In order to successfully run an affiliate program, you need strong program managers. Whether you select them in-house or hire an external agency, someone must track performance, report the metrics, and monitor payments. Program managers should also create explicit terms for affiliate agreements and map out different avenues through which influencers can participate.

2. Offer fair and competitive compensation. Creating impressive content that aligns with your brand, but make sure it’s unique and not overly promotional — this takes time. Strong influencers expect appropriate compensation for their efforts. After all, they have spent years building their reach.

Decide whether you’ll compensate them via sales commissions, flat fees, or a combination of the two. Then develop a structure that rewards them based on the type of promotion, relevance to the brand, and potential exposure.

Figuring out how to fairly compensate influencers is not a one-size-fits-all approach. Your program managers should conduct research on industry standards and tailor affiliate offers to your products. Good affiliate programs come down to making it worthwhile for influencers to work with you.

3. Nurture influencer relationships. In order to have a successful performance-driven influencer program, you must support your partners throughout the relationship. Offer them incentives to sign up, such as special discounts that encourage them to get to know your brand. Hold occasional contests and giveaways to engage both influencers and their followers, which drives more traffic for your company and shakes things up on their end.

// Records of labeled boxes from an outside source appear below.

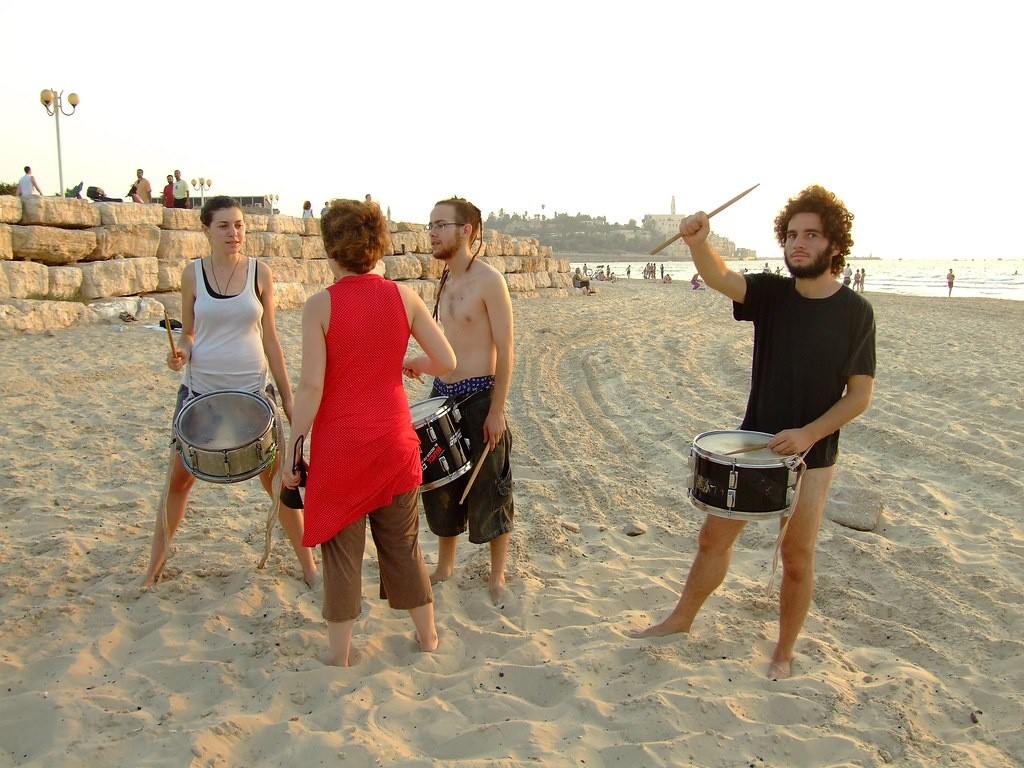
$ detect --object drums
[686,429,797,520]
[408,395,475,494]
[174,388,280,485]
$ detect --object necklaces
[210,256,241,295]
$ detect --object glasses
[423,222,465,232]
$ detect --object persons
[280,200,458,667]
[691,273,700,290]
[366,195,371,200]
[860,268,866,292]
[573,268,595,295]
[641,263,656,279]
[663,274,672,283]
[583,263,587,276]
[16,166,42,195]
[842,263,852,287]
[775,267,784,274]
[420,198,514,603]
[321,202,329,217]
[947,269,955,297]
[592,265,616,282]
[763,263,771,273]
[660,264,663,280]
[134,169,152,203]
[630,186,877,677]
[302,201,314,218]
[626,265,630,277]
[853,269,861,291]
[143,196,317,589]
[163,170,190,210]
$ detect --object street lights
[265,193,280,215]
[191,177,212,209]
[40,88,80,198]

Once they’ve been working with you for some time, invite them to collaborate on more high-profile strategies. Finally, send them influencer-only promotions. These ongoing interactions will keep them interested in your company and cultivate long-term loyalty.

Celebrity influencer endorsements are hot right now. But, as with other trends, this strategy will soon flame out.

If you can’t consistently track results and ROI, what’s the point of using influencer marketing at all? Flashy strategies ultimately diminish brands, making them seem inauthentic and putting them at legal risk.

It’s high time we stop using “influencer marketing” as a catchall term and get specific about which tactics really generate ROI.